[Start of TEXT SECTION]

II. John Vs. “Stupid Hoe” by Nicki Minaj
Take a few minutes to listen.
Alright, so, the question here is, why is this bad? I mean, I am going to assume that you don’t like it, given the kinds of music we evangelize here and how limited our audience is at time of writing. If you do like it, just imagine I asked you why it’s good and rephrase the points I’m going to make in an optimistic fashion. Otherwise, I’m just going to float a few suggestions.
So, first, it’s loud. Relentlessly loud.
Second, no melodic component. Most well-regarded rap songs have a melodic component. Picking one out of a hat, “The Real Slim Shady” leans on the melody underneath the verse.
Third, lyrically annoying.
Loud is actually the only legitimate complaint. Some people do not like loud music, and that’s fine. They’re your ears, do what you need.
The second point fascinates me, as when most people say that something is music, they are exclusively talking about this. I have this discussion a lot since in my circle of friends I’m the only one routinely evangelizing rap. Now when it comes to defining rap as “not music,” and melody’s place in that, the idea I suppose is that there’s no long-form melodic components. A rap beat at it’s most stripped down only needs a little bit of melody, enough where you can recognize what the song is but not too much that it interferes with the record.

[End of TEXT SECTION]

§ SHORT TASK A: Please lay out the listing from the line containing "What is the physical" through the end of the listing as a JSON list of strings. Use one string per line and leave out blank lines.

[Start of RECORD EXTRACTS]

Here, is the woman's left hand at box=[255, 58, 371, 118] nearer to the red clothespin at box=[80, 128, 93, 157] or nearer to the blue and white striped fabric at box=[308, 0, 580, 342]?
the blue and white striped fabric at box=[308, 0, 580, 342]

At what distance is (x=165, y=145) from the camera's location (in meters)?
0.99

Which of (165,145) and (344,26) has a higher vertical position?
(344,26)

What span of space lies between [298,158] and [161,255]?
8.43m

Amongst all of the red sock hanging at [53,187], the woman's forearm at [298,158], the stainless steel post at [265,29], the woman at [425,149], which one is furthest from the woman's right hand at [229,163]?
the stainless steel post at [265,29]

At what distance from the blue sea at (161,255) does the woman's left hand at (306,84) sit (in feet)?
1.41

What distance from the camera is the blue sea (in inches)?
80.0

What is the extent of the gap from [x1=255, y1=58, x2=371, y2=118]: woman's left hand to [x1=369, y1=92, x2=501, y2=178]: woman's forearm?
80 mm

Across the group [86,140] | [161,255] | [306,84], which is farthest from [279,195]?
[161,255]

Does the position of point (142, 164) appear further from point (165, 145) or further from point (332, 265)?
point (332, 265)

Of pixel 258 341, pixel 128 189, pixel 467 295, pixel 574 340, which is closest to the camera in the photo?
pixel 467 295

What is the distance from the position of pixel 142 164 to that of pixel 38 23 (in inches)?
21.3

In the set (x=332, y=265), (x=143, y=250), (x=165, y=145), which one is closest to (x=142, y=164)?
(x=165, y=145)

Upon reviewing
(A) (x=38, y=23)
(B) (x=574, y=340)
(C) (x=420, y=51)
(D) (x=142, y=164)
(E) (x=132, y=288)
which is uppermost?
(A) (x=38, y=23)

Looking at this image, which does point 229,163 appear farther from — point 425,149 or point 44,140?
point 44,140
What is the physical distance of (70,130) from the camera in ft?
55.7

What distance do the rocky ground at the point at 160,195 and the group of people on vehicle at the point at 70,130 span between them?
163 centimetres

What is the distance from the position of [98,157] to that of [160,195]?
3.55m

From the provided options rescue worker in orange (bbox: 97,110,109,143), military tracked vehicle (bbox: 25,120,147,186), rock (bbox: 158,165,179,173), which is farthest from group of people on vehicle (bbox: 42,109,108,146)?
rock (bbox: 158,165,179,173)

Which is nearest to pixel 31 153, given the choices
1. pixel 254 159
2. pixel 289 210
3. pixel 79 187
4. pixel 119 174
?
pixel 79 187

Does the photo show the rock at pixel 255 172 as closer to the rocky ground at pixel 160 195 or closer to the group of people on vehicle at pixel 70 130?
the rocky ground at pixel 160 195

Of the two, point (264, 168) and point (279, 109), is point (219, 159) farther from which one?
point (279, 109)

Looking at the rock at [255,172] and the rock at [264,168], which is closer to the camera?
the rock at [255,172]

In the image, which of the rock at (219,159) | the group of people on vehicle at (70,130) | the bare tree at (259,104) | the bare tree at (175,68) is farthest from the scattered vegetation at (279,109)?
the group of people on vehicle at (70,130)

[End of RECORD EXTRACTS]

§ SHORT TASK B: Using the text on "Stupid Hoe," answer yes or no to whether each statement agrees with it, and quote the deciding words exactly. (i) The writer calls loudness the only legitimate complaint. (ii) The writer cites "The Real Slim Shady" as a rap song with no melodic component. (iii) The writer says most friends in their circle also routinely promote rap.

§ EXPECTED OUTPUT A:
[
  "What is the physical distance of (70,130) from the camera in ft?",
  "55.7",
  "What distance do the rocky ground at the point at 160,195 and the group of people on vehicle at the point at 70,130 span between them?",
  "163 centimetres",
  "What is the distance from the position of [98,157] to that of [160,195]?",
  "3.55m",
  "From the provided options rescue worker in orange (bbox: 97,110,109,143), military tracked vehicle (bbox: 25,120,147,186), rock (bbox: 158,165,179,173), which is farthest from group of people on vehicle (bbox: 42,109,108,146)?",
  "rock (bbox: 158,165,179,173)",
  "Which is nearest to pixel 31 153, given the choices",
  "1. pixel 254 159",
  "2. pixel 289 210",
  "3. pixel 79 187",
  "4. pixel 119 174",
  "?",
  "pixel 79 187",
  "Does the photo show the rock at pixel 255 172 as closer to the rocky ground at pixel 160 195 or closer to the group of people on vehicle at pixel 70 130?",
  "the rocky ground at pixel 160 195",
  "Of the two, point (264, 168) and point (279, 109), is point (219, 159) farther from which one?",
  "point (279, 109)",
  "Looking at the rock at [255,172] and the rock at [264,168], which is closer to the camera?",
  "the rock at [255,172]",
  "In the image, which of the rock at (219,159) | the group of people on vehicle at (70,130) | the bare tree at (259,104) | the bare tree at (175,68) is farthest from the scattered vegetation at (279,109)?",
  "the group of people on vehicle at (70,130)"
]

§ EXPECTED OUTPUT B:
(i) Yes: "Loud is actually the only legitimate complaint."
(ii) No: "“The Real Slim Shady” leans on the melody underneath the verse."
(iii) No: "in my circle of friends I’m the only one routinely evangelizing rap."